For communication process, we have to use the session key from both side as the KEY for IDEA encryption MODE_CTR. Both side will encrypt and decrypt messages with IDEA.MODE_CTR using the session key.
(Encryption) For IDEA encryption, we need key of 16bit in size and counter as must callable. Counter is mandatory in MODE_CTR. The session key that we encrypted and hashed is now size of 40 which will exceed the limit key of the IDEA encryption. Hence, we need to reduce the size of the session key. For reducing, we can use normal python built in function string[value:value]. Where the value can be any value according to the choice of the user. In our case, I have done “key[:16]” where it will take from 0 to 16 values from the key. This conversion could be done in many ways like key[1:17] or key[16:]. Next part is to create new IDEA encryption function by writing IDEA.new() which will take 3 arguments for processing. The first argument will be KEY,second argument will be the mode of the IDEA encryption (in our case, IDEA.MODE_CTR) and the third argument will be the counter= which is a must callable function. The counter= will hold a size of of string which will be returned by the function. To define the counter= , we must have to use a reasonable values. In this case, I have used the size of the KEY by defining lambda. Instead of using lambda, we could use Counter.Util which generates random value for counter= . To use Counter.Util, we need to import counter module from crypto. Hence, the code will be:
ideaEncrypt = IDEA.new(key, IDEA.MODE_CTR, counter=lambda : key)
Once defining the “ideaEncrypt” as our IDEA encryption variable, we can use the built in encrypt function to encrypt any message.
eMsg = ideaEncrypt.encrypt(whole) #converting the encrypted message to HEXADECIMAL to readable eMsg = eMsg.encode("hex").upper()
In this code segment, whole is the message to be encrypted and eMsg is the encrypted message. After encrypting the message, I have converted it into HEXADECIMAL to make readable and upper() is the built in function to make the characters uppercase. After that, this encrypted message will be sent to the opposite station for decryption.
To decrypt the encrypted messages, we will need to create another encryption variable by using the same arguments and same key but this time the variable will decrypt the encrypted messages. The code for this same as the last time.

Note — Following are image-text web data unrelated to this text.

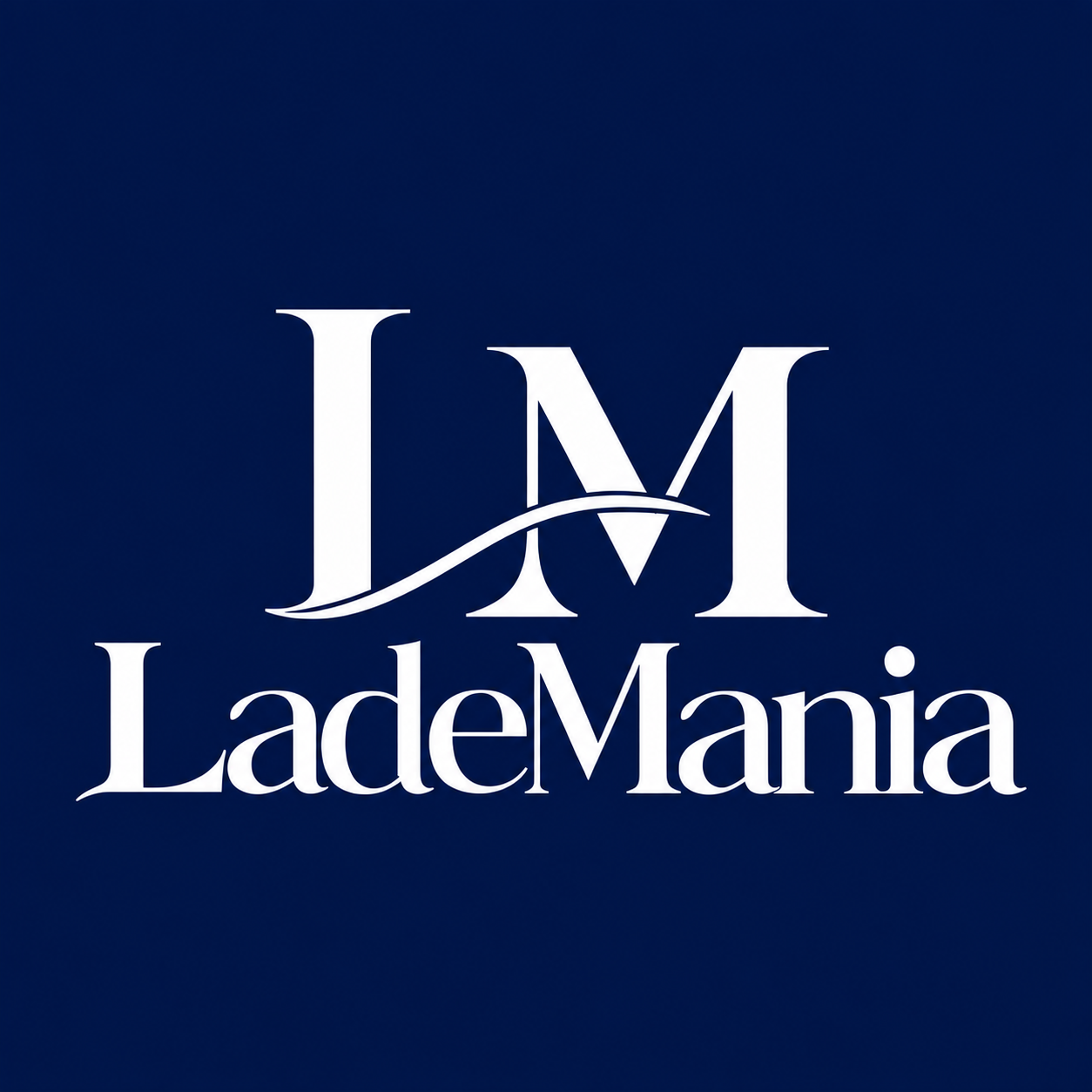 LadeMania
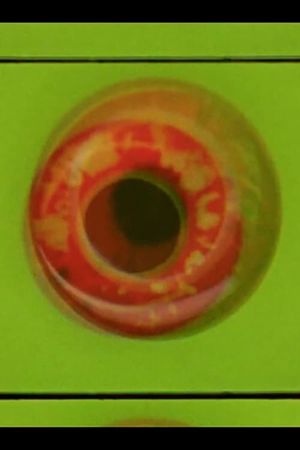 Teocalli's poster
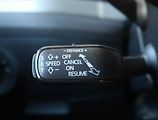 Škoda Kodiaq (2023) 2.0 TDI - náhled 18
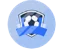 /images/football/team/9628fb72551f68331028ca01f7a26af2.webp!h50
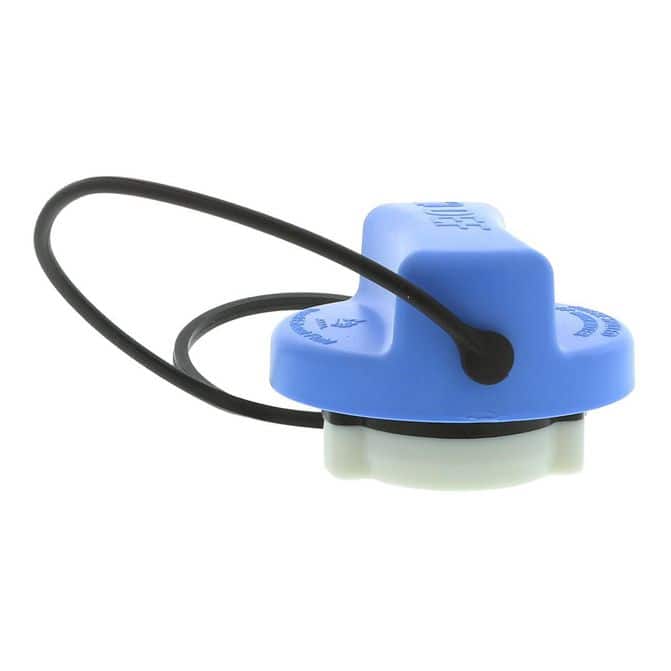 MQA MOTORAD DEF107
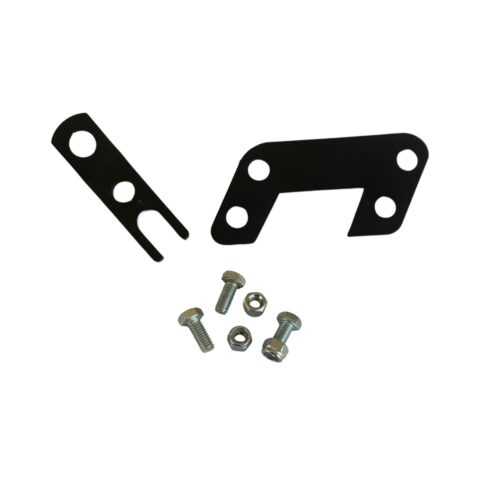 REPARO PEDAL EMBREAGEM ALIVIADOR FUSCA (2)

However, before decrypting the messages, we need to decode the message from hexadecimal because in our encryption part, we encoded the encrypted message in hexadecimal to make readable. Hence, the whole code will be:
decoded = newmess.decode("hex") ideaDecrypt = IDEA.new(key, IDEA.MODE_CTR, counter=lambda: key) dMsg = ideaDecrypt.decrypt(decoded)
These processes will be done in both server and client side for encrypting and decrypting.